When looking for performance bottlenecks, you're mostly interested in the "Runnable" thread state although it's always a good idea to have a look at the "Net I/O" and "Blocking" thread states in order to check if the network or synchronization issues are reducing the performance of your application.
Nodes in the call tree (methods, classes, packages or Java EE components, depending on the selected aggregation level) are sorted by total time. This is the sum of all execution times of this node on the particular call path as given by the ancestor nodes. Only threads in the current thread selection are considered and only measurements with the currently selected thread status are shown.
Optionally, the call tree offers the possibility to show the inherent time of a node. The inherent time is defined as the total time of a method minus the time of its child nodes. Since child nodes can only be in unfiltered classes, calls into filtered classes go into the inherent time. If you change your method call recording filters, the inherent times in the call tree can change.

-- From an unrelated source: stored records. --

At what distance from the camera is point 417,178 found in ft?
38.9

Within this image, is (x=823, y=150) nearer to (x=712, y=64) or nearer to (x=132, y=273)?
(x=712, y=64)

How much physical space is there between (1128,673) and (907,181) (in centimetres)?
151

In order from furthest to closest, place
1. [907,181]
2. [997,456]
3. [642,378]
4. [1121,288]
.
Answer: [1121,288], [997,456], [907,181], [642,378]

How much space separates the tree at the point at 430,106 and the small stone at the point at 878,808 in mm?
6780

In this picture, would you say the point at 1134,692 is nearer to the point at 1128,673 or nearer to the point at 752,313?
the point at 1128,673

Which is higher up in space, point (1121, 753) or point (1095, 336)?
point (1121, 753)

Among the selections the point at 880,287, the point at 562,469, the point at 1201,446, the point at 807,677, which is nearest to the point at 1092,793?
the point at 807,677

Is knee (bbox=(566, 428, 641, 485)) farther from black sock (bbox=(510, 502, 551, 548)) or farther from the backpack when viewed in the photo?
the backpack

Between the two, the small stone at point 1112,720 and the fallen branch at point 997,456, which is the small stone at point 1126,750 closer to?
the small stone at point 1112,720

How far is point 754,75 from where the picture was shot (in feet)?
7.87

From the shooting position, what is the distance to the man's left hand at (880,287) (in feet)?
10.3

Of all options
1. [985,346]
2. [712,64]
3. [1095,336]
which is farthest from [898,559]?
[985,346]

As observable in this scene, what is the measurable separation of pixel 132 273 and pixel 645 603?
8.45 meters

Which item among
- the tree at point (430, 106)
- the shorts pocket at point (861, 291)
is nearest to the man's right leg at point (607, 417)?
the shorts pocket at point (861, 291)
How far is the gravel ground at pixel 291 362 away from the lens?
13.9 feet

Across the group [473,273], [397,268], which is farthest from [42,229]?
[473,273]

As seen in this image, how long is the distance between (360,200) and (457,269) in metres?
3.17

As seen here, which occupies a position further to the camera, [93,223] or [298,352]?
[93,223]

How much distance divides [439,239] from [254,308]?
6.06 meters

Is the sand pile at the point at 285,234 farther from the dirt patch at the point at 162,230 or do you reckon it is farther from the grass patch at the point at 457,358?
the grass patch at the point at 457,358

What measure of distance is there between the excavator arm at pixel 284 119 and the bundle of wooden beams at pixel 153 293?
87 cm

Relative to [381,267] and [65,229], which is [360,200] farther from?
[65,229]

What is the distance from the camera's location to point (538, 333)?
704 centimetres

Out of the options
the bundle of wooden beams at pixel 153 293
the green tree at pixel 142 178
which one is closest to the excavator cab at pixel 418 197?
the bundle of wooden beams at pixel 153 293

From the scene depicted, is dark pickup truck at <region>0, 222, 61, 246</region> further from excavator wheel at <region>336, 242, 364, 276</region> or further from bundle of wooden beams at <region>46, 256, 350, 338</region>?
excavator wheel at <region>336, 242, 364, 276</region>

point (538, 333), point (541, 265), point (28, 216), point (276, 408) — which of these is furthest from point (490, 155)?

While the call tree view shows all call stacks in your application, the hot spots view shows the methods that take most of the time. Each method can potentially be called through many different call stacks, so the invocation counts in the call tree and the hot spots view do not have to match. The hot spots view shows the inherent time rather than the total time. In addition, the hot spots view offers the option to include calls to filtered classes into the inherent time. Please see the article on hot spots and filters for a thorough discussion of this topic.
When you open a hot spot node, you see a reverse call tree. However, the times that are displayed in those backtraces do not have the same meaning as those in the call tree, since they do not express a time measurement for the corresponding node. Rather, the time displayed at each node indicates how much time that particular call tree contributes to the hot spot. If there is only one backtrace, you will see the hot spot time at each node.
The times that are shown for nodes (methods, classes, packages or Java EE components, depending on the selected aggregation level) in the call graph are the same as those in the hot spots view. The times that are associated with the incoming arrows are the same as those in the first level of the hot spot backtrace, since they show all calling nodes and the cumulated duration of their calls. The time on the outgoing arrows is a measurement that cannot be found in the call tree. It shows the cumulated duration of calls from this node, while the call tree shows the cumulated duration of calls from the current call stack.